Within the wording of the RICO law, how that law’s various parts fit together, and the history of its passage by Congress, there is “substantial evidence…that Congress did not intend RICO to extend beyond the Nation’s borders….Morrison reaffirmed that domestic conduct must be the ‘focus of congressional concern’ for it to render an otherwise extraterritorial application of a U.S. statute domestic in nature.”

Under the Supreme Court’s Rule 44, the Justice Department will not be allowed to respond to the rehearing petition unless the Court asked it to do so.  And, the Rule adds, “in the absence of extraordinary circumstances,” a rehearing petition will not be granted if no response has been requested.  Amicus briefs also will not be accepted on such a plea.

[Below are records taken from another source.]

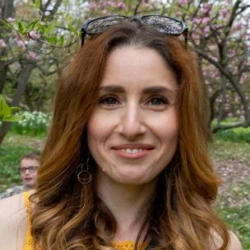 Faculty Placeholder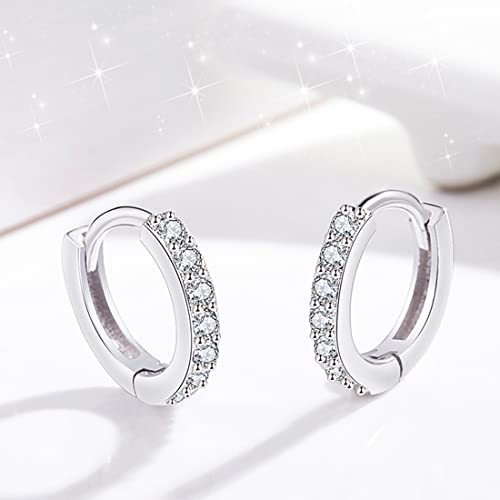 LuLiyLdJ-pendientes-de-aro-de-plata-para-mujer-3-pares-de-pendientes-de-aro-pendientes-de-aro-pequenos-hipoalergenicos-de-10-mm-para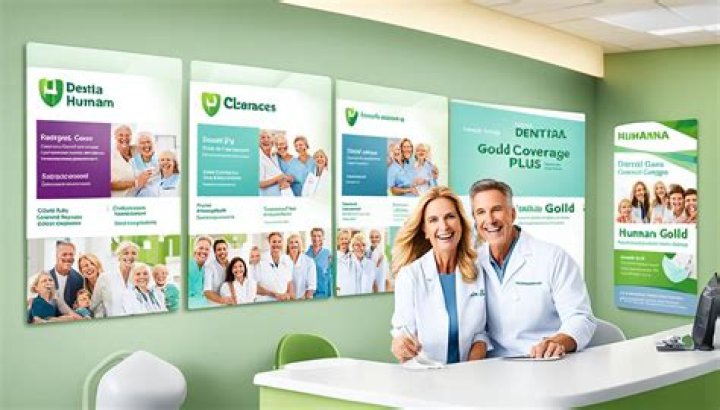 2023 Dental Insurance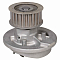 Suv nasosi Chevrolet Captiva/Epica 2.0i/2.4i (LWP 0543)3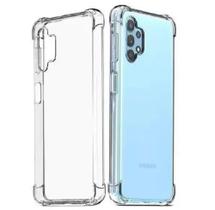 Capa Anti Shock Para Samsung Galaxy A32 (4G) Capa Anti Shock Para Samsung Galaxy A32 (4G)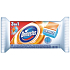 Domestos 3in1 Orange WC Ersatzblock 40 g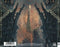 Skeletal Remains (3) : Devouring Mortality (CD, Album)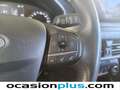 Ford Focus 1.0 Ecoboost Active 125 Azul - thumbnail 27
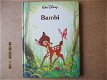 adv6455 bambi hc - 0 - Thumbnail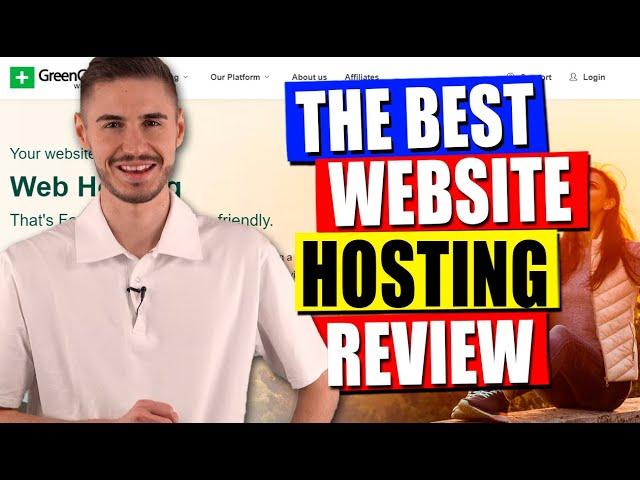 Cheap And Best Web Hosting Review 2021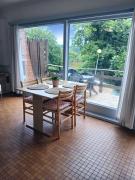 Top Hastière-par-delà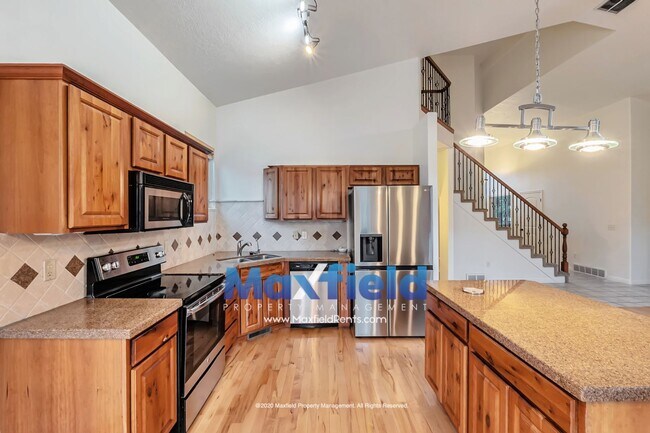 Building Photo - Cedar Hills Home with Views - Lone Peak Hi...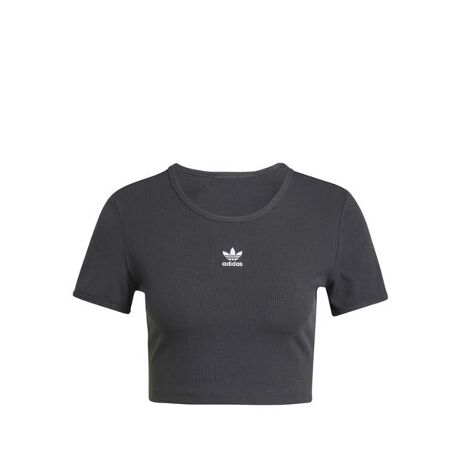 [^ԁF0002JTN5602]ĝɃtBbg邱̃AfB_XTVcɑʂāAKVȃxɉグ悤Bׂ߂̃ujbgfނXtBbg̃VGbgɎdグTVćAĝɂ҂tBbgȂARȓȂꖇBLX^COɑΉNbvhB̊OoȂǂɂ͑̂悢nCCYW[YƁA̓WK[pcƍ킹̂߁B[J[iԁFJTN56 IY9664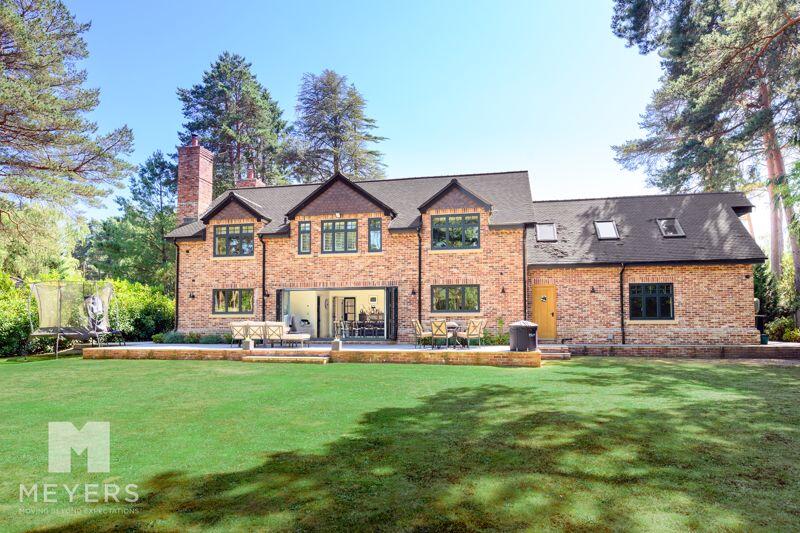 Additional image 4 of Ashley Drive North | Ashley Heath | Ringwood | BH24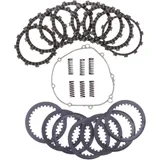 TRW Clutch Repair Kit for Motorcycles 7380663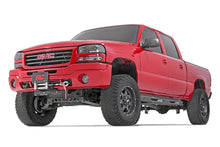 Load image into Gallery viewer, 6 Inch Lift Kit - NTD - V2 - Chevy GMC 1500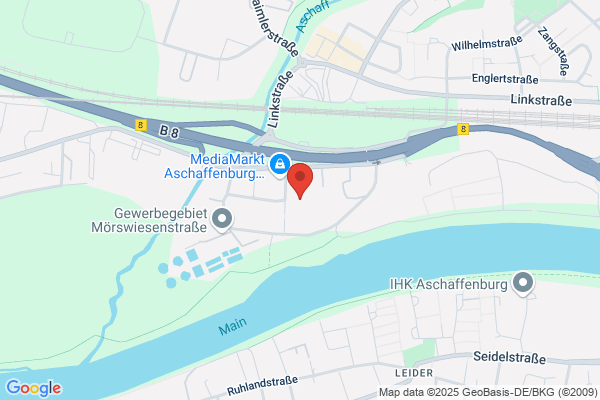 VITA NOVA Für die Frau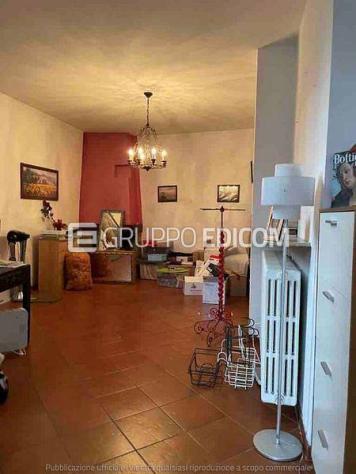 Appartamento di 185 mq in vendita a Grignasco - Rif. 4560850 - Foto 15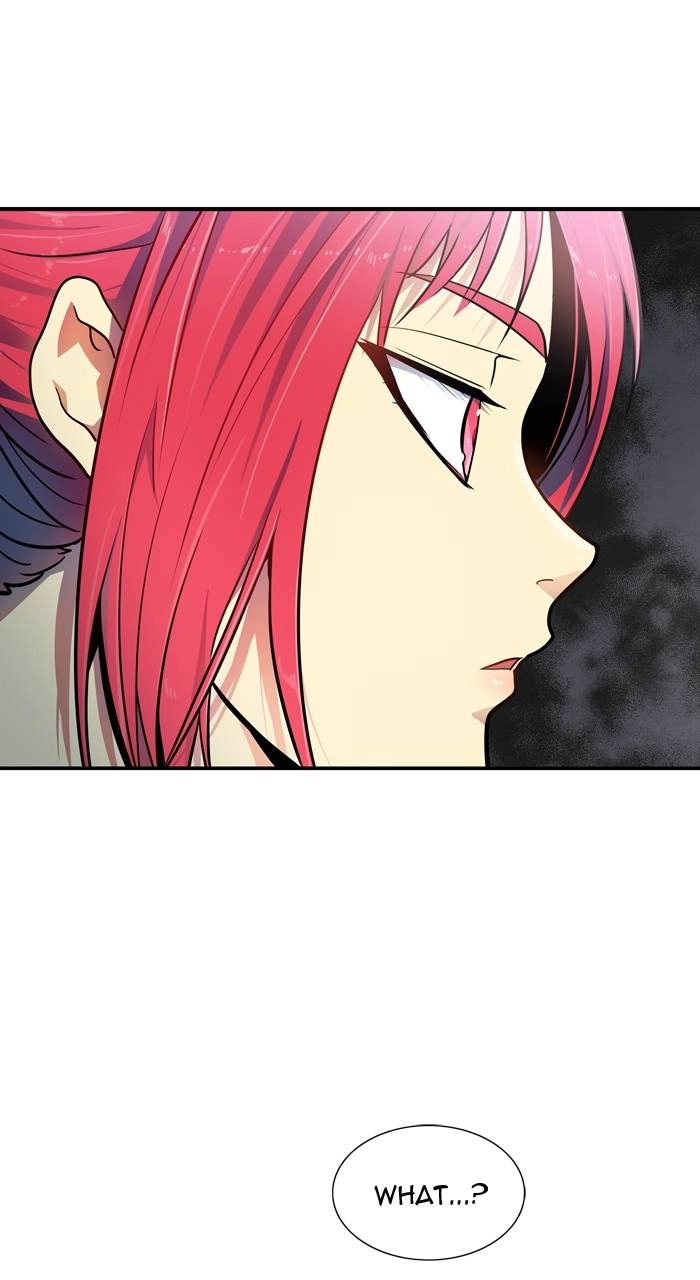 Tower of God Chapter 569 - Page 5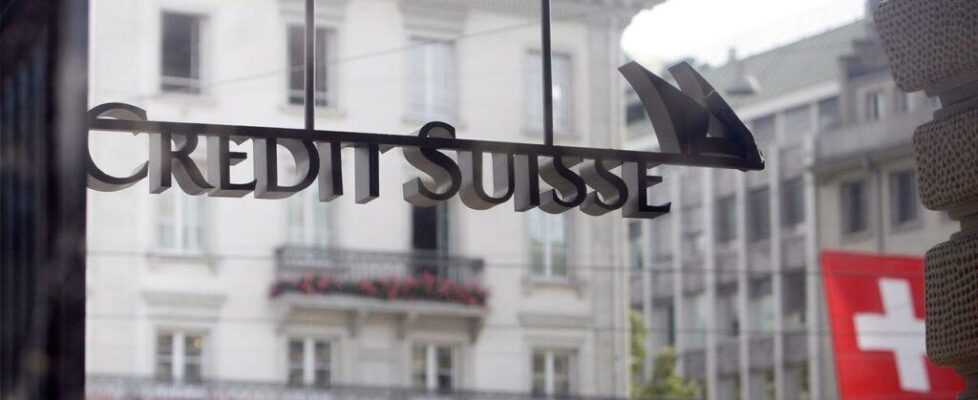 credit_suisse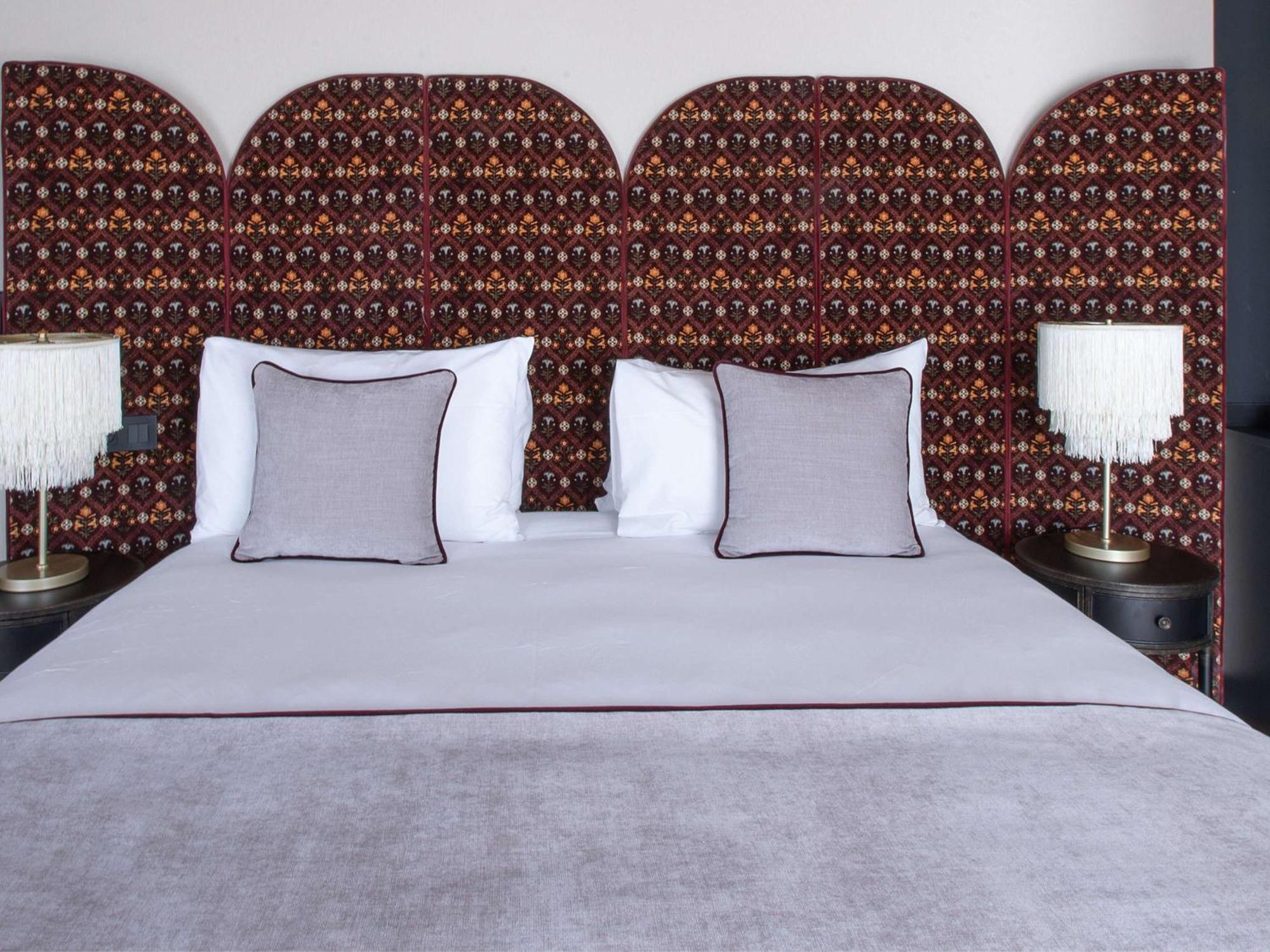 Ibis Styles Centro Maravillas 2* Madrid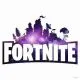 Fortnite - Hiện tượng của làng game Battle Royale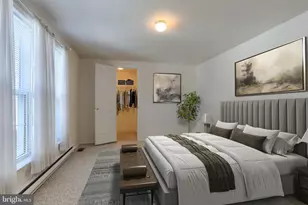 10 Westview Ter, Womelsdorf, PA 19567 - Photo 27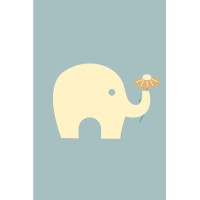 SenseBloom Therapy and Development logo - Similar company to The Acadway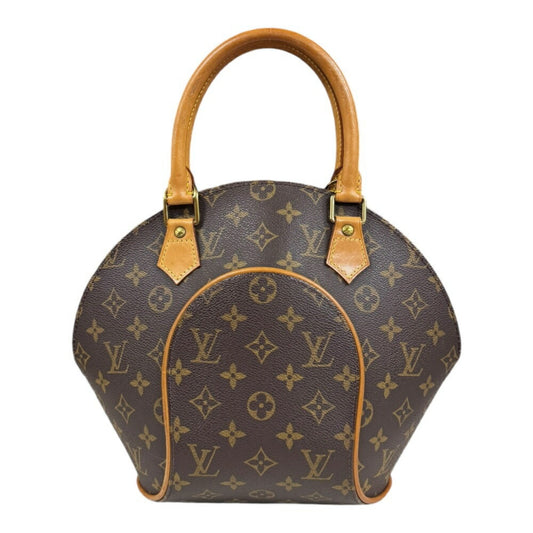 Louis Vuitton Monogram Canvas Handbag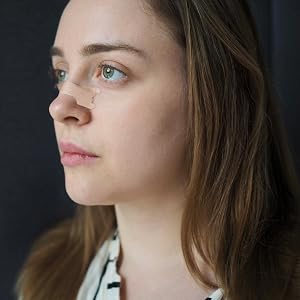 nose strips
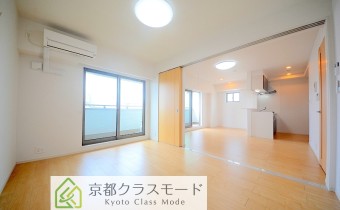 Room6.9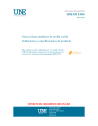 UNE-EN 1304:2020
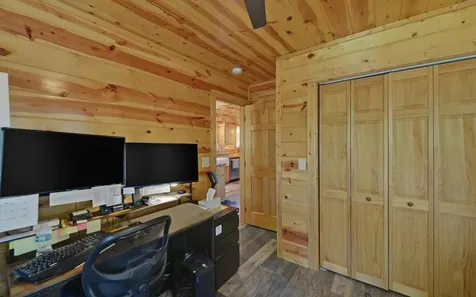 85 Travelers Trail Murphy NC 28906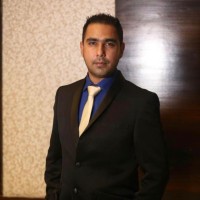 Rohan Kapoor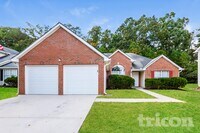 Building Photo - 5515 Sapphire Cir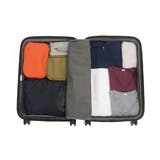 当店限定色エース スーツケース ACE | ギャレリア Bag＆Luggage | 詳細画像15 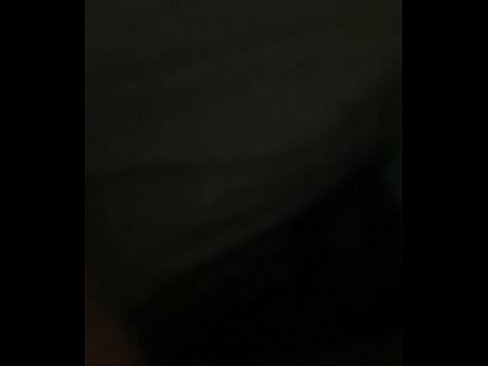 ❤️ Аурухана медбикесі ыстық қаншық қатерлі ісігі ️ Анальный видео бойынша порно kk.verhentai.ru ☑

In the government’s RICO case against the cigarette-making companies, it charged that the firms had engaged — for more than four decades — in a scheme to defraud the American consuming public by denying and covering up the health hazards of smoking. As the case was finally resolved in many respects in the government’s favor, it was based solely on the RICO statute.  The Justice Department, anti-smoking groups, and most of the major cigarette companies had sought review by the Justices; all were denied (as usual, without comment) on June 28.  The one key part of the Department’s case that failed in the D.C. Circuit was a plea to force the industry to forfeit some $280 billion in profits it had made since 1971.  The Supreme Court, in fact, had refused twice to hear a government appeal on that point — once when the case was in the midst of trial, and then again in the June 28 denials.